You launched with 4 shards. Two years later you need 5. Why is that so dangerous — and how does over-sharding fix it?

The problem with starting with exactly the shards you need#

Say you calculated you need 4 DB instances today. You spin up 4 machines, one DB instance per machine, done. Each shard owns a slice of the data.

Two years later traffic has grown and you need a 5th machine. You add Machine E. But now you have a problem — you have to split one of your existing shards.

Shard 1 has users 1–10 million all mixed together
→ split: users 1–5M stay on Shard 1, users 5M–10M move to Shard 5
→ while live writes are still landing on Shard 1
→ write for user 3M arrives mid-migration
   → does it go to Shard 1 or Shard 5?
   → routing is ambiguous during the entire migration window ✗

You have to go through every row, decide which rows stay and which move, copy selected rows to the new shard — all while production traffic is hitting that shard. This is dangerous custom code you have to write yourself, running on a live system.


What over-sharding does#

Instead of starting with 4 shards, you start with 256 shards on day one — even though you only have 4 machines. Each machine runs 64 DB instances (as containers/pods), each container owning a slice of the data.

Machine A → 64 pods (shards 1–64)
Machine B → 64 pods (shards 65–128)
Machine C → 64 pods (shards 129–192)
Machine D → 64 pods (shards 193–256)

The app server addresses each pod directly. Kubernetes handles which physical machine each pod runs on — the app doesn't need to care.

App → shard-14.db.internal → Kubernetes routes to Machine A's pod

Adding a 5th machine with over-sharding#

Machine A is overwhelmed. You add Machine E. Kubernetes picks up some of Machine A's pods and reschedules them onto Machine E:

Before:
  Machine A → shards 1–64   (overwhelmed)

After:
  Machine A → shards 1–13   (relieved)
  Machine E → shards 14–64  (took A's excess)

The data for shards 14–64 copies from Machine A's disk to Machine E's disk — but as whole shards, not individual rows. Once the copy is complete, routing flips atomically. Shard 14 is either on Machine A or Machine E — never half-here half-there.

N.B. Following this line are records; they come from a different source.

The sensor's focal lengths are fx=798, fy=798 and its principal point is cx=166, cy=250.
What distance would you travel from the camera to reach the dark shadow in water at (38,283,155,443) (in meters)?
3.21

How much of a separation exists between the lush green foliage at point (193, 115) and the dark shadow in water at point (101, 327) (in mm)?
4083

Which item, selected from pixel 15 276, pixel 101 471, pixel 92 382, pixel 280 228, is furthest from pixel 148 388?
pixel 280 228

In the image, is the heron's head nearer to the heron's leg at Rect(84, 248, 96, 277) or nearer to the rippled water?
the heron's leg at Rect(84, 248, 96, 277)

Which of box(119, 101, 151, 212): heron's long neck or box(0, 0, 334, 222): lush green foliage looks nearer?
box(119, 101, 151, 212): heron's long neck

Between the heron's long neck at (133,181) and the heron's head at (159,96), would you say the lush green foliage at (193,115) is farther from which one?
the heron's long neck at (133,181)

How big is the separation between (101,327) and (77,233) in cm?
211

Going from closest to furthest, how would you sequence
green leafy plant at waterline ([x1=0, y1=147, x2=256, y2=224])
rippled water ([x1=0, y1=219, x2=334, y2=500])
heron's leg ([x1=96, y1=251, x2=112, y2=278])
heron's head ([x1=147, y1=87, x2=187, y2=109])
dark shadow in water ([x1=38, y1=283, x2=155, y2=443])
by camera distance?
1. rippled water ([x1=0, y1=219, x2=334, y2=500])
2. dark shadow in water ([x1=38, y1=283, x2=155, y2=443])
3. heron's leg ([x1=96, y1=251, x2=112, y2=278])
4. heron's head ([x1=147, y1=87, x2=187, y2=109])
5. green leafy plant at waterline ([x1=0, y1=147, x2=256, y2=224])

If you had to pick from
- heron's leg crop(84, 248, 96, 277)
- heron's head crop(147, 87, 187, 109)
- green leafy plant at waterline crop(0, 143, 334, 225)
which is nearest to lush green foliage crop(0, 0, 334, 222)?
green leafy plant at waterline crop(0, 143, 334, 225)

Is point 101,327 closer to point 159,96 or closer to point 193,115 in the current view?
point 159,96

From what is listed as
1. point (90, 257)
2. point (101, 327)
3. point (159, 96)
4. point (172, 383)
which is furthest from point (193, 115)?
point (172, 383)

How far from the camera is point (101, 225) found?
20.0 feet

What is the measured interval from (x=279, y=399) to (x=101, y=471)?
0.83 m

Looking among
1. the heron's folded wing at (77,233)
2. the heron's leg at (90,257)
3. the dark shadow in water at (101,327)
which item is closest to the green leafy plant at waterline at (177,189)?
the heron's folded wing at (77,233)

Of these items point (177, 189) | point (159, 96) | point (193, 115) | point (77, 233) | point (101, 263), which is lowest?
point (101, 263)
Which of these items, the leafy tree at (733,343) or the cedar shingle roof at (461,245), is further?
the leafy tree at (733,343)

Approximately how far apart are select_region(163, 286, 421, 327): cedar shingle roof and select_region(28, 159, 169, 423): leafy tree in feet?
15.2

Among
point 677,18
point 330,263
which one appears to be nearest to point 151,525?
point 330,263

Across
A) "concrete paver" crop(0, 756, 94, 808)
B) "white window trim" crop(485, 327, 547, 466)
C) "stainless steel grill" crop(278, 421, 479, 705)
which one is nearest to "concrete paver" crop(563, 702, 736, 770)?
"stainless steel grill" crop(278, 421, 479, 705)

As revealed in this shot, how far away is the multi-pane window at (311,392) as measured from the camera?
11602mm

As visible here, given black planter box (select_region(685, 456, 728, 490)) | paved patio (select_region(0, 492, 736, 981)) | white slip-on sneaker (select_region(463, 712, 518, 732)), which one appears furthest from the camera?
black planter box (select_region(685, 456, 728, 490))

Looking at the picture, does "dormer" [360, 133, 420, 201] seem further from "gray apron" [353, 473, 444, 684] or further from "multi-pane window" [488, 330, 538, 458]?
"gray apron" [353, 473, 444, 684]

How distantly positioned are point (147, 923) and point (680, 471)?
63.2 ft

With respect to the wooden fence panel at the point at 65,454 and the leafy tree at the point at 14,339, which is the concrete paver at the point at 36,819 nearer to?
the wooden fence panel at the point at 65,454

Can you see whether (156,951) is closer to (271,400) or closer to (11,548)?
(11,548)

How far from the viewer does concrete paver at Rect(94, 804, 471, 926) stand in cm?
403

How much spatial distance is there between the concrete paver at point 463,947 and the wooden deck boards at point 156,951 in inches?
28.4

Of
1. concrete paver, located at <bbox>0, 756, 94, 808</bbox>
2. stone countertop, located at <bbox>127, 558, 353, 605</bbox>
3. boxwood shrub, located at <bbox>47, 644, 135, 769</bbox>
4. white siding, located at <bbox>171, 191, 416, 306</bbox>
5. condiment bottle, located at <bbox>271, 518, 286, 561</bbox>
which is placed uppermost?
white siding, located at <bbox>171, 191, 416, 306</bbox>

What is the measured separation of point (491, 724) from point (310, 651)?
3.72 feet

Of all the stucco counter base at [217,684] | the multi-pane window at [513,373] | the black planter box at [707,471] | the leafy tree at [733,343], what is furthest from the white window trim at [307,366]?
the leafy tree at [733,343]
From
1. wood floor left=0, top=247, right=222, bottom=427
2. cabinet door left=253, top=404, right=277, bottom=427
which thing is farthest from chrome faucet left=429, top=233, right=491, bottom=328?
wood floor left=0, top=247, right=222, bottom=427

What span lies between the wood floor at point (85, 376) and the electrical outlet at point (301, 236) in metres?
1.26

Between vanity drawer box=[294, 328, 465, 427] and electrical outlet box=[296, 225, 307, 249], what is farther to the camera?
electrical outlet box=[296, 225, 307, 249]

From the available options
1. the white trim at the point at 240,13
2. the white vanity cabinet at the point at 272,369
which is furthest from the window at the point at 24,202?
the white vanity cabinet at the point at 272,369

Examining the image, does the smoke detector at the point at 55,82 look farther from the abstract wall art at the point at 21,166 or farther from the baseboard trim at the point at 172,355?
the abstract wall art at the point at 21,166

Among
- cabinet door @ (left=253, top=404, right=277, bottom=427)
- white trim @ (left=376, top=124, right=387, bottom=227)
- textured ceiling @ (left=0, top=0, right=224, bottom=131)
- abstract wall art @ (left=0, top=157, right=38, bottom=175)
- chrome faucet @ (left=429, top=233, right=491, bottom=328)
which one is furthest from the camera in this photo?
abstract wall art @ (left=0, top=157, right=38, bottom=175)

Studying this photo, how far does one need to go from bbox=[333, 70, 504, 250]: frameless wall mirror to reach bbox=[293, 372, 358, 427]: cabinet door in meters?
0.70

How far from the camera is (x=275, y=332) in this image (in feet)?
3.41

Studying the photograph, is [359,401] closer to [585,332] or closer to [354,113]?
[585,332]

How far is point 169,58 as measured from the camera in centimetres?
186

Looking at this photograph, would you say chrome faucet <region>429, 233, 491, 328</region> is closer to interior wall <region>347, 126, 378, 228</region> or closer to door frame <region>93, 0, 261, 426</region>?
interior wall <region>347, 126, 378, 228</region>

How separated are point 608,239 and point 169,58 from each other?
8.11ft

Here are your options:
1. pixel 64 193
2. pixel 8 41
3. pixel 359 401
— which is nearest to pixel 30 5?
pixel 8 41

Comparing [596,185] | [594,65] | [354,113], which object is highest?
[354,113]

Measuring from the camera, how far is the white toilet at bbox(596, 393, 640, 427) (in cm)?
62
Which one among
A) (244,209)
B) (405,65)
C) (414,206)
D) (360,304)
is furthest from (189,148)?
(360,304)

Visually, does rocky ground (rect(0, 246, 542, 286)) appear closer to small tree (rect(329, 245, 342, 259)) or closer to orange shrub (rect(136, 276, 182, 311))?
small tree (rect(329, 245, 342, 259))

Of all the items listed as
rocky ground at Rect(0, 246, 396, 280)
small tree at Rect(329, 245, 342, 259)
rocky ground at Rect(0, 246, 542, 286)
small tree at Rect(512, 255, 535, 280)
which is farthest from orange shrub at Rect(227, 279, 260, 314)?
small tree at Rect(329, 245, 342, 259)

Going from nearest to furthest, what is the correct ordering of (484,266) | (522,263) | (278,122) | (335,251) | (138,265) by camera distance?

Why moving a whole shard is safe but splitting is not#

Both involve copying data. The difference is routing ambiguity.

Split (4 shards → 5):
  Open shard 1
  Go through every row
  Decide which rows stay, which rows move
  Copy selected rows to new shard
  While new writes are still landing
  → where does a mid-migration write go? ambiguous ✗

Move (256 shards, move shard 14):
  Copy entire shard 14 to Machine E
  Once copy is done → flip routing atomically
  → shard 14 is entirely on Machine E, done ✓

Think of it like moving a folder vs reorganising files across folders. Moving a folder is one atomic operation. Reorganising files while someone is actively adding new files to the folder is chaos.

Practically, databases have built-in tools for copying a whole instance — pg_dump for Postgres, mysqldump for MySQL. Copying a whole DB instance is a well-understood, safe operation. Splitting one instance's rows into two based on business logic while live traffic hits it is dangerous custom code.


Over-sharding upfront is cheap. Splitting shards under live traffic is not.

256 pods instead of 4 sounds excessive. But each pod is small — it holds less data, uses less memory. The overhead is worth it. The alternative is writing a custom live-migration script at 3am while your production system is on fire.

Interview framing

"I'd over-shard upfront — start with 256 shards mapped onto however many machines we have today. When we need to scale, we add machines and move whole shard instances to them. This replaces splitting (dangerous, ambiguous routing) with moving (safe, atomic ownership transfer)."